In <[EMAIL PROTECTED]>, on 04/21/2006
   at 03:48 PM, "John S. Giltner, Jr." <[EMAIL PROTECTED]> said:

>1) Any OS can support the hardware clock for the platform it is
>running on to be set to local time or UTC.

Alas, no.

>It does not matter if it is a mainframe, a RISC box, PC, MAC, or any
> other computer platform.  It does not matter if it is Linux, z/OS,
>AIX,  HP-UX, MPE, z/VM, z/VSE, Windows, or any other OS.

Yes it does.

>I personally do not know of any comptuer system that does not have a
> 'hardware' clock (TOD, CMOS, RTC, whatever you want to call it).

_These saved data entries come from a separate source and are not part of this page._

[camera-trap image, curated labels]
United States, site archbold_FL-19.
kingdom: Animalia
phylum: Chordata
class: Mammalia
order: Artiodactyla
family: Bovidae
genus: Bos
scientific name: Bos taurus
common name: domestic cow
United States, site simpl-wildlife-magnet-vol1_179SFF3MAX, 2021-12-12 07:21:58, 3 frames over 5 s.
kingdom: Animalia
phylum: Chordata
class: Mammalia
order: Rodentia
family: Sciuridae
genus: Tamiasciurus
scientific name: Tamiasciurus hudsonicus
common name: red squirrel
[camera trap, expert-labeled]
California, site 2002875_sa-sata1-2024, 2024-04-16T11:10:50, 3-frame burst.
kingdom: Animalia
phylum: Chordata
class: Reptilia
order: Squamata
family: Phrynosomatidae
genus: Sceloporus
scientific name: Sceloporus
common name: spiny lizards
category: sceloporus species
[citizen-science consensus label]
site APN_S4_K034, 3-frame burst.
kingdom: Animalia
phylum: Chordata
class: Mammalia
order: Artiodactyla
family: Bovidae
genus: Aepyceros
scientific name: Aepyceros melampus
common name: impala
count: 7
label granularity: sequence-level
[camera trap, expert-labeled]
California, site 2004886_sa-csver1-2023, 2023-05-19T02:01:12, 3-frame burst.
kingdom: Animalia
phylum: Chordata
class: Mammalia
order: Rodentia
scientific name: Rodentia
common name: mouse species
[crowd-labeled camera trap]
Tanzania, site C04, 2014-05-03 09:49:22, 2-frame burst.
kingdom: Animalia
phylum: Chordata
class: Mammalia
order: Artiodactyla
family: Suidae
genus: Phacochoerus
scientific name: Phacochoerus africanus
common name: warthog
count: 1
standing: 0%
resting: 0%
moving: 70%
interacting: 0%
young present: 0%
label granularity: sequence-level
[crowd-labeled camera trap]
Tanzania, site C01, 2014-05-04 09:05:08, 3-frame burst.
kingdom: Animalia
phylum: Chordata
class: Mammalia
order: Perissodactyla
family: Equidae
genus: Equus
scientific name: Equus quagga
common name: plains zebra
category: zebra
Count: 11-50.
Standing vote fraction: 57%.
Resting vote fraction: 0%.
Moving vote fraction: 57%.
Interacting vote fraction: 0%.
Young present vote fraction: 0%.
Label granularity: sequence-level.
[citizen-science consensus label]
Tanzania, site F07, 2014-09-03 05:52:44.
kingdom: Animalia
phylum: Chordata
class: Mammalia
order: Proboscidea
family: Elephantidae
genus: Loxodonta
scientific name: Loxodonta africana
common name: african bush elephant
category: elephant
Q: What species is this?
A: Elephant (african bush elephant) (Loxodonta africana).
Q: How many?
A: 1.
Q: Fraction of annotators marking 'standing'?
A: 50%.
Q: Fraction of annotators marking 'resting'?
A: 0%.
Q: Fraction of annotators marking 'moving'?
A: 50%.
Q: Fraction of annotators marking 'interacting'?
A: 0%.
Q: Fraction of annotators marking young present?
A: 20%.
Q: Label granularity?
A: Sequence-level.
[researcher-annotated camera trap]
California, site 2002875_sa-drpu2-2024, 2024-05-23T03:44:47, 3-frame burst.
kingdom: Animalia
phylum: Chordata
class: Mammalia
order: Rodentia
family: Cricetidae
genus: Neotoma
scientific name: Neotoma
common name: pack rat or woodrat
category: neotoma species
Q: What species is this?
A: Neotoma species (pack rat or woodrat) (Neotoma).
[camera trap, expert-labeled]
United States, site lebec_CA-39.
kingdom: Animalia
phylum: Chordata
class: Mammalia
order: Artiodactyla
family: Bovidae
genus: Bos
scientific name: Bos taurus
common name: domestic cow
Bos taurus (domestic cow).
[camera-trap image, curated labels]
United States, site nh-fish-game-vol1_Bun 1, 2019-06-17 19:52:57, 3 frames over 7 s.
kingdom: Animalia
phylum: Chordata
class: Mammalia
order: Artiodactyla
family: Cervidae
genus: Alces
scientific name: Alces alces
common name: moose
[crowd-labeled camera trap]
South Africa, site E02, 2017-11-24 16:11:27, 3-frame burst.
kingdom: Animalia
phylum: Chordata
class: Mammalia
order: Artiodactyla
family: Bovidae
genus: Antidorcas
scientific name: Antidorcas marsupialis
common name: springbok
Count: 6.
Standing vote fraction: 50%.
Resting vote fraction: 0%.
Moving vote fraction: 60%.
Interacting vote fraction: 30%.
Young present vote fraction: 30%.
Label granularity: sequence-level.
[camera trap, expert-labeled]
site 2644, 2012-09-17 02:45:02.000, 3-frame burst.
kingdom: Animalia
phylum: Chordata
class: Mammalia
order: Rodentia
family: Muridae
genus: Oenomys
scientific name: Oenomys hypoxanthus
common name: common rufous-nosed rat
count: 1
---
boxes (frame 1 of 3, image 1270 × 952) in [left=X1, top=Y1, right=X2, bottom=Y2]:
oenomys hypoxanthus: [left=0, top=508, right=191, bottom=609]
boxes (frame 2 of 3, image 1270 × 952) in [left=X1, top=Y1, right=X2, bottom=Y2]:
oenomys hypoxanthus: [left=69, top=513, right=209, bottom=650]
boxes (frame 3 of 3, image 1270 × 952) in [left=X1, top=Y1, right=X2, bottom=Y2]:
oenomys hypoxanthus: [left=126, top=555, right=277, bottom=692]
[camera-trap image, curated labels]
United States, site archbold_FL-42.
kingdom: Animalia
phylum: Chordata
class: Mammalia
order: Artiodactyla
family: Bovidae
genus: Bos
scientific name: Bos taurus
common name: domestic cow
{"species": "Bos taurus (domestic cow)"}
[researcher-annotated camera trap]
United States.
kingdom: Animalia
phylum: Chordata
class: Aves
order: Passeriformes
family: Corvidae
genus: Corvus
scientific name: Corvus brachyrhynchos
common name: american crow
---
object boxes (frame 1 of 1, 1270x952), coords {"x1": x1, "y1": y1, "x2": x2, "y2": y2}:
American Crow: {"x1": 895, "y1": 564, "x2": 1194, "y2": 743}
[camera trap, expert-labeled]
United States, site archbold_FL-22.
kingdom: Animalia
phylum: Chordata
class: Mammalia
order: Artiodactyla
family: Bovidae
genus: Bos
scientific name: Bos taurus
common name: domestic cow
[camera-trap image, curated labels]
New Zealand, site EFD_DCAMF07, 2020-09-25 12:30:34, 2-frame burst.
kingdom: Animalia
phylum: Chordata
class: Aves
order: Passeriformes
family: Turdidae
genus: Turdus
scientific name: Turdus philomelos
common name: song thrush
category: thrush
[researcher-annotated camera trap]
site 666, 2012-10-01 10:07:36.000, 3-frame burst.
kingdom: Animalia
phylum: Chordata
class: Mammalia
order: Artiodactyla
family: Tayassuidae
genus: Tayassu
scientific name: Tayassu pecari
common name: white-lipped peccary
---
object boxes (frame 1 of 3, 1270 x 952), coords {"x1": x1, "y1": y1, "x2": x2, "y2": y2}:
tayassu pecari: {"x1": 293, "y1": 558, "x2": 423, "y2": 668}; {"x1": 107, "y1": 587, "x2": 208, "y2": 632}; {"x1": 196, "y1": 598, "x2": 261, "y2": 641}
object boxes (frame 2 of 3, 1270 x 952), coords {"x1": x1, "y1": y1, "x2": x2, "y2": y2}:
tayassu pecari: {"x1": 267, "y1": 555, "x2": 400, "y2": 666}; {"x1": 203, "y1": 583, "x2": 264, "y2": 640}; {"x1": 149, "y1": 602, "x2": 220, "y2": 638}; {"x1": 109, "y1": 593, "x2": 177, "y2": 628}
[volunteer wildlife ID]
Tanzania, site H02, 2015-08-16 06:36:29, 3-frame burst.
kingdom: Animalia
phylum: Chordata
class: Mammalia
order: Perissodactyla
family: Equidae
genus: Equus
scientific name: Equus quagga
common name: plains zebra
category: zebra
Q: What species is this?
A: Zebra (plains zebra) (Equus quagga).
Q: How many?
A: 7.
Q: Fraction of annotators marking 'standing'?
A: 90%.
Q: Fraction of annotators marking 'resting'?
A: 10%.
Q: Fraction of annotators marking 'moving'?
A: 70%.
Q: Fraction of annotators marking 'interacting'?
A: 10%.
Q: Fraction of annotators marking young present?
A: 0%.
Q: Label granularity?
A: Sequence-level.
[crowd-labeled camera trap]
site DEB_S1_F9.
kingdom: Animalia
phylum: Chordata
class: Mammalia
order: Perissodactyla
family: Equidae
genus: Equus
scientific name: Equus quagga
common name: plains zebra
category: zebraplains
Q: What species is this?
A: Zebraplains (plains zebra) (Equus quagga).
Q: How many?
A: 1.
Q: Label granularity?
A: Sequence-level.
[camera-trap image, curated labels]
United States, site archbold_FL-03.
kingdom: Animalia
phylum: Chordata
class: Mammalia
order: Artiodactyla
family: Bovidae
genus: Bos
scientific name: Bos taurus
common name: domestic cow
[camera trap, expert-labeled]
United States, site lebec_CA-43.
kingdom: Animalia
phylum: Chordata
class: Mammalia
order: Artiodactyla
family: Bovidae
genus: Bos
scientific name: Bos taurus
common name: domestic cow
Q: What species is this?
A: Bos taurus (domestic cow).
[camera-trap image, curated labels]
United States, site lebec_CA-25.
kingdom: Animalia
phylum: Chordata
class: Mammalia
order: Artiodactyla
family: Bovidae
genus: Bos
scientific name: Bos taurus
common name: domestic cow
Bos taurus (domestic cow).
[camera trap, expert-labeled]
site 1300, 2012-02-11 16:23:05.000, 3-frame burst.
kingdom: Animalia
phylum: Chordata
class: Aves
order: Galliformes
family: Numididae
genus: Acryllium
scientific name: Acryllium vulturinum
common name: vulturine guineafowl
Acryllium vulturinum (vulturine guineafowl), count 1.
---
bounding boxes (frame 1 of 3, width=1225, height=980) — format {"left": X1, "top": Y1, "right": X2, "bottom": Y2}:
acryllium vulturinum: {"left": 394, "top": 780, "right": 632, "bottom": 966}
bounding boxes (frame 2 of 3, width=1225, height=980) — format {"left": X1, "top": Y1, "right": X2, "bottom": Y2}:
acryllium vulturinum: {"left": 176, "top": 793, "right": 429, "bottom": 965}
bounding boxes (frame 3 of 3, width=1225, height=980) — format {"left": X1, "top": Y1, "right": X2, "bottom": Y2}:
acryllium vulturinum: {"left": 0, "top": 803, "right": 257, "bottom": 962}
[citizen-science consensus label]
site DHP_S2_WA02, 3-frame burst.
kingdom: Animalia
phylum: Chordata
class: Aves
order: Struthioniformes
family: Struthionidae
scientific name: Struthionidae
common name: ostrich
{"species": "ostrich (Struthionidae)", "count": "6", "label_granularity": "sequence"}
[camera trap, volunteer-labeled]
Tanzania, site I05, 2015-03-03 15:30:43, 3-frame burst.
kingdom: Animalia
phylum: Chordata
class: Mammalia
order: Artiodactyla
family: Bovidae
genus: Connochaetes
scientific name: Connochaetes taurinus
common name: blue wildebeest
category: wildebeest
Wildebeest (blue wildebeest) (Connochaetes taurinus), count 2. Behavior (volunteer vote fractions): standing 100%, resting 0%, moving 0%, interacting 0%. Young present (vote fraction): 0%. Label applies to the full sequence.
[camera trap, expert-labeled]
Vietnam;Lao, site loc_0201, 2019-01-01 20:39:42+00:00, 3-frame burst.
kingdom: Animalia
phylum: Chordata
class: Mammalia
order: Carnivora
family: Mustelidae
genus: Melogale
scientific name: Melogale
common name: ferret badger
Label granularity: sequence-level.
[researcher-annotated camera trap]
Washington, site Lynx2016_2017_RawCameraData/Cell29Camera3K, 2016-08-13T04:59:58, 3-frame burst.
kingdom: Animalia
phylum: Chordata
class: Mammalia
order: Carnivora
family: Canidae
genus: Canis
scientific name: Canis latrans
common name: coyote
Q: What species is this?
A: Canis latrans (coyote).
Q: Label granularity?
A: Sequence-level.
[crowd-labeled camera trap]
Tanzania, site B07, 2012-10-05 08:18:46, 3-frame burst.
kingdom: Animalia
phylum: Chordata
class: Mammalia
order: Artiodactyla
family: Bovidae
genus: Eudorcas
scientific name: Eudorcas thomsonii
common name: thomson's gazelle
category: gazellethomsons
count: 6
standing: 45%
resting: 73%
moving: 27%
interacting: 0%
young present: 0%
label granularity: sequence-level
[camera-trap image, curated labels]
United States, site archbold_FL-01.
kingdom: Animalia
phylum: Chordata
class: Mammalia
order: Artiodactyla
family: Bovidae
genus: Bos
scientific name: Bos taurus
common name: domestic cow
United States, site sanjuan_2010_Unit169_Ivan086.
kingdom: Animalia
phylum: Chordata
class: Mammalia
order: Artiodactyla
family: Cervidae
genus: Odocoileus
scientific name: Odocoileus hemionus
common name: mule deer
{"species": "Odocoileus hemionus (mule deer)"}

The issue is semantics, not nomenclature. The PC does *NOT* have an
equivalent of the zSeries timing facilities, regardless of
nomenclature.

>As for you link below, unless somebody knows for a fact we would be 
>assuming/guessing, just like you could do.

I know for a fact that you have been assuming and guessing.

-- 
     Shmuel (Seymour J.) Metz, SysProg and JOAT
     ISO position; see <http://patriot.net/~shmuel/resume/brief.html> 
We don't care. We don't have to care, we're Congress.